Scheduled Monuments- Full Report
Summary Description of a Scheduled Monument
Newcastle Emlyn Castle
Summary Description and Reason for Designation
The following provides a general description of the Scheduled Ancient Monument.
The monument consists of the remains of a castle, dating to the medieval period. A castle is a defended residence or stronghold, built mainly of stone, in which the principal or sole defence comprises the walls and towers bounding the site. Some form of keep may have stood within the enclosure but these were not significant in defensive terms and served mainly to provide accommodation. Newcastle Emlyn Castle occupies a site within a hairpin bend of the Teifi. The remains consist of a twin-towered gateway measuring c. 7.6m high and partially reconstructed. There are the ruins of a corner-tower to its south. In front of this on the west side is a steep banked barbican which is now grass covered, but must contain stone foundations.
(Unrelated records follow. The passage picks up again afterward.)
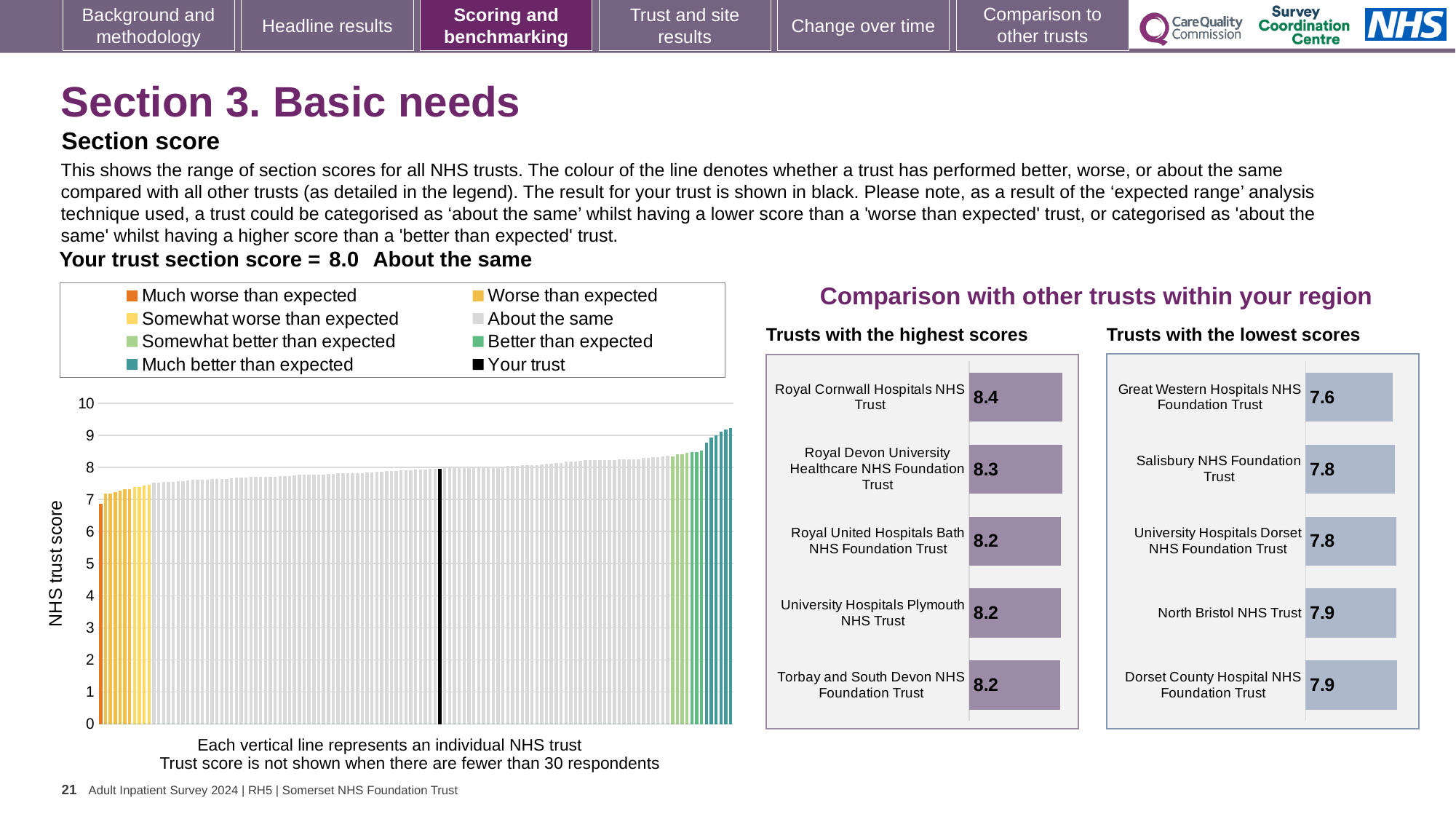
In the 'Trusts with the lowest scores' chart, which has the larger score: Great Western Hospitals NHS Foundation Trust or North Bristol NHS Trust? North Bristol NHS Trust In the 'Trusts with the highest scores' chart, what is the difference between the scores of Royal Cornwall Hospitals NHS Trust and Royal United Hospitals Bath NHS Foundation Trust? 0.2 In the 'Trusts with the lowest scores' chart, what is the score for Great Western Hospitals NHS Foundation Trust? 7.6 In the 'Trusts with the lowest scores' chart, what is the score for Salisbury NHS Foundation Trust? 7.8 In the 'Trusts with the lowest scores' chart, which trust has the lowest score? Great Western Hospitals NHS Foundation Trust How many trusts are listed in the 'Trusts with the lowest scores' chart? 5 How many entries does the legend of the main chart on the left list? 8 In the main chart of NHS trust scores on the left, what is the section score for your trust (the black line)? 8.0 In the main chart on the left, do the trust scores rise or fall from left to right along the x axis? Rise In the 'Trusts with the highest scores' chart, what is the score for Royal Cornwall Hospitals NHS Trust? 8.4 In the 'Trusts with the highest scores' chart, which trust has the highest score? Royal Cornwall Hospitals NHS Trust What kind of chart is the main chart on the left showing NHS trust scores? Bar chart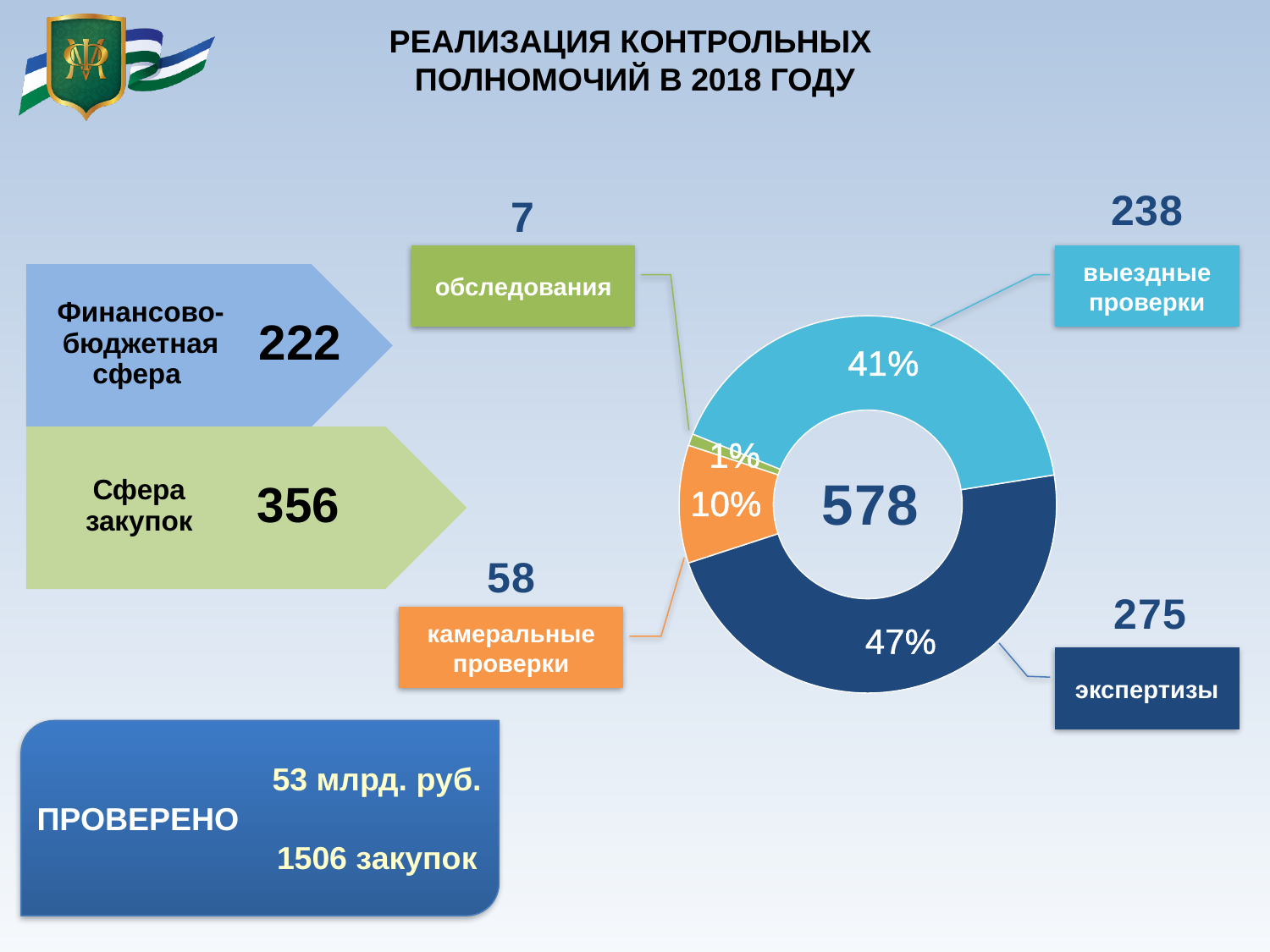
What is the difference between the number for экспертизы and the number for выездные проверки? 37 What share of the doughnut chart does the segment for выездные проверки represent? 41% Which category has the smallest segment in the doughnut chart? обследования What share of the doughnut chart does the segment for экспертизы represent? 47% What number is shown for экспертизы next to the doughnut chart? 275 How many segments does the doughnut chart have? 4 What number is shown in the centre of the doughnut chart? 578 What share of the doughnut chart does the segment for камеральные проверки represent? 10% What kind of chart is shown on the slide? doughnut chart Which category has the largest segment in the doughnut chart? экспертизы What number is shown for выездные проверки next to the doughnut chart? 238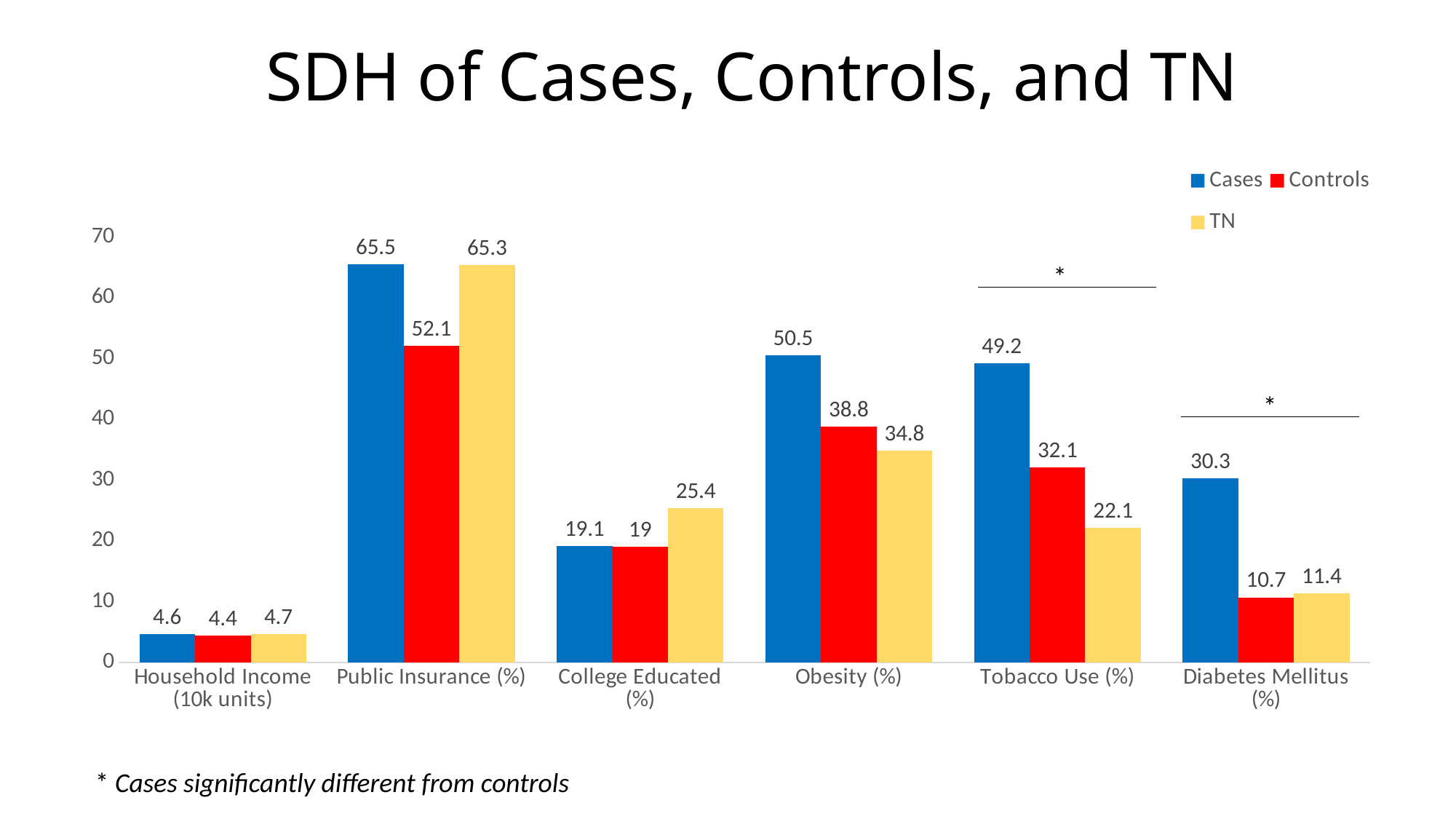
What is the value for Controls in the Obesity (%) category? 38.8 What is the value for Cases in the Diabetes Mellitus (%) category? 30.3 What is the difference between the Cases and Controls values in the Tobacco Use (%) category? 17.1 What is the title of the chart? SDH of Cases, Controls, and TN How many categories are shown on the x axis? 6 Which category has the lowest value for the TN series? Household Income (10k units) Which is larger in the College Educated (%) category: the TN value or the Cases value? TN How many series does the legend list? 3 What is the value for TN in the Tobacco Use (%) category? 22.1 Which category has the highest value for the Cases series? Public Insurance (%) What kind of chart is shown on the slide? Bar chart What is the value for Cases in the Public Insurance (%) category? 65.5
To the west of this are a further bank and ditch 3m behind it. Within the gateway is an oval-shaped ward with banks c. 1.8m high all containing glimpses of masonry.
The monument is of national importance for its potential to enhance our knowledge of medieval defensive practices. The monument is well-preserved and an important relic of the medieval landscape. It retains significant archaeological potential, with a strong probability of the presence of both structural evidence and intact associated deposits.
The scheduled area comprises the remains described and areas around them within which related evidence may be expected to survive.